Here’s what Clayton Christiansen, Harvard Business School professor and author of The Innovator’s Dilemma, had to say in a recent presentation:
“In the beginning, everybody in a company has a clear picture of the job to be done. However, over time, even well-managed companies lose that ability. As the company grows in size and complexity, it organizes around products or types of customers, rather than its own reason for being. Complexity also leads to a greater dependence on metrics to measure performance, as each department becomes increasingly disconnected from real customer needs. As a result, the company slowly loses sight of its original goal, leaving the business ripe for disruption.”
Generating and executing great ideas is the key to staying ahead in our rapidly changing world. It seems so basic, but in practice is very hard to get right. The real problem is that people are asking the wrong questions about their business—or asking none at all.
I was fortunate to help lead a game-changing disruption of the sport fishing industry with the development of the first family of LCD fish finders. I was recruited by Humminbird to build an innovation team and help leapfrog the #1 competitor, Lowrance, something Humminbird had been trying to do for years with no success.
The six key elements we used are relevant today (although today’s execution tools are quite a bit different).
1. Senior management must be committed to changing the business
In the Humminbird example, the CEO was the driver of change. He and other senior management knew that their long-term survival would only come at the cannibalizing of their own product line, and they wanted to do it before a competitor did. They started making the required changes to process and personnel.
2. A significant investment in research will be required
A.G. Lafley wrote, “Great innovations come from understanding the customer’s unmet needs and desires, both articulated and unarticulated.” Unfortunately, it’s common today for designers and marketers to have no use for research that involves talking to the customer. The point being that the customer cannot articulate what they need. I disagree. I think you just have to be a skillful listener and observer.
Henry Ford said if he asked people what they wanted (before the car) they would have said a faster horse. Mr. Ford knew that it was not the horse people wanted, but the “faster.”
Humminbird made a significant investment in research to better understand consumer needs, and where consumers ranked each need regarding importance. The research turned up common complaints such as, “I can’t see the display in bright sunlight.”, “If I look away I miss things on my flasher.”, “The display is hard to understand”, and “Chart recorders are expensive and unreliable in a wet environment.”.
When I came to Humminbird improvement programs were in place for flashers using non-glare coatings and large hoods to “make a flasher easier to read in sunlight”. After spending many hours on the water observing users, we knew these were band-aids. What we really wanted to do was to find an out-of-the-box, game-changing solution that would address most of our customers’ problems.
Knowing that many successful innovations begin with a user need, our innovation team “listened harder” to the consumer. We broadened our sights to include the benefits customers want; we worked on hearing the “faster”, not the “horse”.
3. Put your best people on the innovation team
It’s up to senior management to assess their creative team and supplement as necessary. This may include bringing in experienced outside resources.
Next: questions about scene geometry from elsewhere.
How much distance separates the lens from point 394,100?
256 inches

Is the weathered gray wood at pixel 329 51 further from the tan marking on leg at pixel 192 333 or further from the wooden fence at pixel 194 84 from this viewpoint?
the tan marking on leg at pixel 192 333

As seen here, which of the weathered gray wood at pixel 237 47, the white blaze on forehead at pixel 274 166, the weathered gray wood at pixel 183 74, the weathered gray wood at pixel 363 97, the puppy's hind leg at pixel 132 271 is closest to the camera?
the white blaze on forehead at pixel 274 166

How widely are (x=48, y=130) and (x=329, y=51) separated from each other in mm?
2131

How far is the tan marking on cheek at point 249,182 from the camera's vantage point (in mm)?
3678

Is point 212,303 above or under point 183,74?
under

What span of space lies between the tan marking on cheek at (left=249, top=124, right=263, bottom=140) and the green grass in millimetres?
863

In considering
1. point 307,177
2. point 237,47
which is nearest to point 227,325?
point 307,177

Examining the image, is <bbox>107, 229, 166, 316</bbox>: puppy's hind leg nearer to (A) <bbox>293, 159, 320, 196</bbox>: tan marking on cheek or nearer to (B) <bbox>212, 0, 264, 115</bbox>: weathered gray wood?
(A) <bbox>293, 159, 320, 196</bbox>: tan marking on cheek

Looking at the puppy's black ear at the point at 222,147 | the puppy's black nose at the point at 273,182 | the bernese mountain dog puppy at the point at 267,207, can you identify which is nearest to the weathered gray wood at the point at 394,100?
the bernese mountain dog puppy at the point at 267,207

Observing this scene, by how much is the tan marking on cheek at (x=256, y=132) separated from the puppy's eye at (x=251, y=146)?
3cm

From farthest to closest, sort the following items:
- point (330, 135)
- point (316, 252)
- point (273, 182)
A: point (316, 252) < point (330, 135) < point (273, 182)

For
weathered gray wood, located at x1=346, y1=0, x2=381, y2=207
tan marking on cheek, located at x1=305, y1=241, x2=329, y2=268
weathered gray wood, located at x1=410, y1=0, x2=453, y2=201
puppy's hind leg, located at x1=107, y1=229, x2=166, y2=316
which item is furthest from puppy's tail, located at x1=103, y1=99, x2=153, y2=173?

Our senior management team came in and aligned incentives with company goals. Employees were now able to see how their individual efforts linked to the overall company strategy and helped generate momentum for change.
We applied design thinking (a methodology to help with problem solving) to rethink products and services from a customer’s point of view, including the application of new technology opportunities.
Our team found an intersection of consumer need (can’t see in bright sunlight) and emerging technologies (LCDs). Two of us went to Japan to learn and establish a relationship that would lead to a partnership, giving us a competitive advantage for years to come.